Teks Tersedia:
Namun fasilitas atau fitur yang disediakan oleh sistem (software) itu harus
minimal memenuhi kebutuhan sehari-hari. Pemeliharaan sistem harus mudah dan dapat dilakukan sendiri oleh staf yang lokal sehingga menjamin kesinambungan penggunaannya. Sudah barang tentu sistem itu harus pula terbuka untuk selalu dikembangkan. Oleh karena jika suatu sistem tertutup untuk dikembangkan, maka berarti sistem itu suatu saat akan “mati”, sehingga suatu saat tidak akan sesuai lagi dengan kebutuhan. Hal lain yang perlu diperhatikan dalam menentukan software pada sistem yang akan dipilih adalah bahwa ada cukup banyak pemakai lain dari sistem itu.
Jika menggunakan
perpustakaan sistem yang sangat unik, sehingga tidak ada pemakai lain dari sistem itu yang dapat dihubungi secara mudah, maka akan menyulitkan jika terjadi gangguan. Ini berarti tidak ada pihak lain yang dapat diajak berdiskusi untuk menanggulangi permasalahan. Pembahasan dan contoh mengenai software akan diberikan lebih lengkap dibandingkan unsur-unsur lain. Hal ini karena masalah dana, hardware, dan SDM lebih bersifat umum. Sedangkan software lebih beragam dalam berbagai hal. Contoh Software yang Populer di Indonesia CDS/ISIS (Computerized Documentation System/Integrated Sets of Information Service) adalah suatu jenis software yang dikembangkan oleh Divisi Pengembangan Software UNESCO.

Data Entri:
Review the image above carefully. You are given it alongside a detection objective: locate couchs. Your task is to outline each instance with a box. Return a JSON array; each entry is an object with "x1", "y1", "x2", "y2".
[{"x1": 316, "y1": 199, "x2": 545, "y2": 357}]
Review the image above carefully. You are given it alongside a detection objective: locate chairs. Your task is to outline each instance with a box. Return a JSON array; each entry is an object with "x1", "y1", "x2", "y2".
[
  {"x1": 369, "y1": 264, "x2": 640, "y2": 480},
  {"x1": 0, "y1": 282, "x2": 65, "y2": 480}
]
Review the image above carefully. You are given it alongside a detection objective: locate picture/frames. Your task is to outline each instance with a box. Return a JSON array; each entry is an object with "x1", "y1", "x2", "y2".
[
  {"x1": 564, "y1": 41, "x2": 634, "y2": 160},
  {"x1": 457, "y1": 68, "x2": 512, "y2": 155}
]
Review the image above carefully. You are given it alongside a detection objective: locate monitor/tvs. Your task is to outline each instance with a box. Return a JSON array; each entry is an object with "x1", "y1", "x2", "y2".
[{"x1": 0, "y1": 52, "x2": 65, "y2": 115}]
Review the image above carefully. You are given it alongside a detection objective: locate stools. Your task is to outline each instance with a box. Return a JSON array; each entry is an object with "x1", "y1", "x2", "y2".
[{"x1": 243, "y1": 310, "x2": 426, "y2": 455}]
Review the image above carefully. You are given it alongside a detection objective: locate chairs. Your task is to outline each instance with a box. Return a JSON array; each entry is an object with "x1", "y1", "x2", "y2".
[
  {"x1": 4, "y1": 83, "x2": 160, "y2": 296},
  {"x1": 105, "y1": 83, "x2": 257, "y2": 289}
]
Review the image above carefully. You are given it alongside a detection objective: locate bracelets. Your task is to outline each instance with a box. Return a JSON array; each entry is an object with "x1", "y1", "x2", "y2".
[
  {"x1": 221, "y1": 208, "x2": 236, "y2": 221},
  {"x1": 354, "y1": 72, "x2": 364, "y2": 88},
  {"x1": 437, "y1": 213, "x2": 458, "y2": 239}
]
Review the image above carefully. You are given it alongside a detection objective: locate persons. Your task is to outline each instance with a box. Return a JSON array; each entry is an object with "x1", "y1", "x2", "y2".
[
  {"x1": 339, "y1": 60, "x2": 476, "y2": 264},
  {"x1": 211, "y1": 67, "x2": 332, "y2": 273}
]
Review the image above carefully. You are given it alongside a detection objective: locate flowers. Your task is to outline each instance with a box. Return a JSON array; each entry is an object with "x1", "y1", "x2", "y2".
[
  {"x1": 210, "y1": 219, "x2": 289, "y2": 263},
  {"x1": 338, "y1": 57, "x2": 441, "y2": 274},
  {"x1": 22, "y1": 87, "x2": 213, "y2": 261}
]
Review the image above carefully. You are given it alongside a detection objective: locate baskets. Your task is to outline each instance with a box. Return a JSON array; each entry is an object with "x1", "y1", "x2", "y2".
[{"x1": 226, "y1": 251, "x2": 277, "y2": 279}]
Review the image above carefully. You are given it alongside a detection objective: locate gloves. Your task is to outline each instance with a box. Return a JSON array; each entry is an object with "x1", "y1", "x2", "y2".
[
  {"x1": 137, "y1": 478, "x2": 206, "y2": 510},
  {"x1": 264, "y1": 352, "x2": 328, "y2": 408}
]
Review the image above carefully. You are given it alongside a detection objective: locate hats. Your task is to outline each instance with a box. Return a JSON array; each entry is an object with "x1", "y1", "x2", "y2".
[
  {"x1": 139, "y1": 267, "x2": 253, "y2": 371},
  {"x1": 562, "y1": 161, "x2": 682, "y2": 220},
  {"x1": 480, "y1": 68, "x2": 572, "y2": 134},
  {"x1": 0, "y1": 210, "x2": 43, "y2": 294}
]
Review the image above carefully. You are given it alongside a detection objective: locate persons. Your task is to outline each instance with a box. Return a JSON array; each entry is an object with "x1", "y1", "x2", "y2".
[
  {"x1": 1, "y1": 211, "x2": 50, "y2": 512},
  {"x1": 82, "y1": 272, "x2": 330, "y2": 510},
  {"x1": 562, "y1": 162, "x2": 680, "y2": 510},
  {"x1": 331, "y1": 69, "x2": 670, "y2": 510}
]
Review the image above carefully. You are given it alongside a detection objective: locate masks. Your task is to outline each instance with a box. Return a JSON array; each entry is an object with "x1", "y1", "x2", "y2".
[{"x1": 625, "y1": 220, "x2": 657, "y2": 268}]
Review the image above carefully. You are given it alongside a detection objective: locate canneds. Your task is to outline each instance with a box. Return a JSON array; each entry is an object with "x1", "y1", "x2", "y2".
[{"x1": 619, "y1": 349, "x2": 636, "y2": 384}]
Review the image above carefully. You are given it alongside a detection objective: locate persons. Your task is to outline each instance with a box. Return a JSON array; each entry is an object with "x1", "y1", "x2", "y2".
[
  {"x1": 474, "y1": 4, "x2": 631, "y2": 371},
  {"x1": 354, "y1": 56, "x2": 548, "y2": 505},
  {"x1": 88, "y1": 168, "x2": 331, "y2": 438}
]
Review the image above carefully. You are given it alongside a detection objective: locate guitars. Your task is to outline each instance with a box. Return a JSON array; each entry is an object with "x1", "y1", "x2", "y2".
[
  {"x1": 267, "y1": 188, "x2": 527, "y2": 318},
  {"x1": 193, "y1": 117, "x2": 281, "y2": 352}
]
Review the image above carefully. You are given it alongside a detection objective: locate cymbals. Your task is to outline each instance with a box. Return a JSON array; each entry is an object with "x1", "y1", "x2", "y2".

Tugas Anda:
a - Berdasarkan teks tentang perangkat lunak perpustakaan, jelaskan dalam satu sampai tiga kalimat mengapa sistem harus terbuka untuk selalu dikembangkan.
b - Tuliskan kembali bagian teks tentang perangkat lunak perpustakaan mulai dari "Namun fasilitas atau" sampai dengan "dari sistem itu.".
c - Menurut teks tentang perangkat lunak perpustakaan, oleh siapa CDS/ISIS dikembangkan?
Entri-entri di atas tidak diperlukan sama sekali.

Jawaban Tugas:
a - Sistem yang tertutup untuk dikembangkan suatu saat akan "mati". Akibatnya, sistem itu suatu saat tidak akan sesuai lagi dengan kebutuhan.

b -
Namun fasilitas atau fitur yang disediakan oleh sistem (software) itu harus
minimal memenuhi kebutuhan sehari-hari. Pemeliharaan sistem harus mudah dan dapat dilakukan sendiri oleh staf yang lokal sehingga menjamin kesinambungan penggunaannya. Sudah barang tentu sistem itu harus pula terbuka untuk selalu dikembangkan. Oleh karena jika suatu sistem tertutup untuk dikembangkan, maka berarti sistem itu suatu saat akan “mati”, sehingga suatu saat tidak akan sesuai lagi dengan kebutuhan. Hal lain yang perlu diperhatikan dalam menentukan software pada sistem yang akan dipilih adalah bahwa ada cukup banyak pemakai lain dari sistem itu.

c - Oleh Divisi Pengembangan Software UNESCO.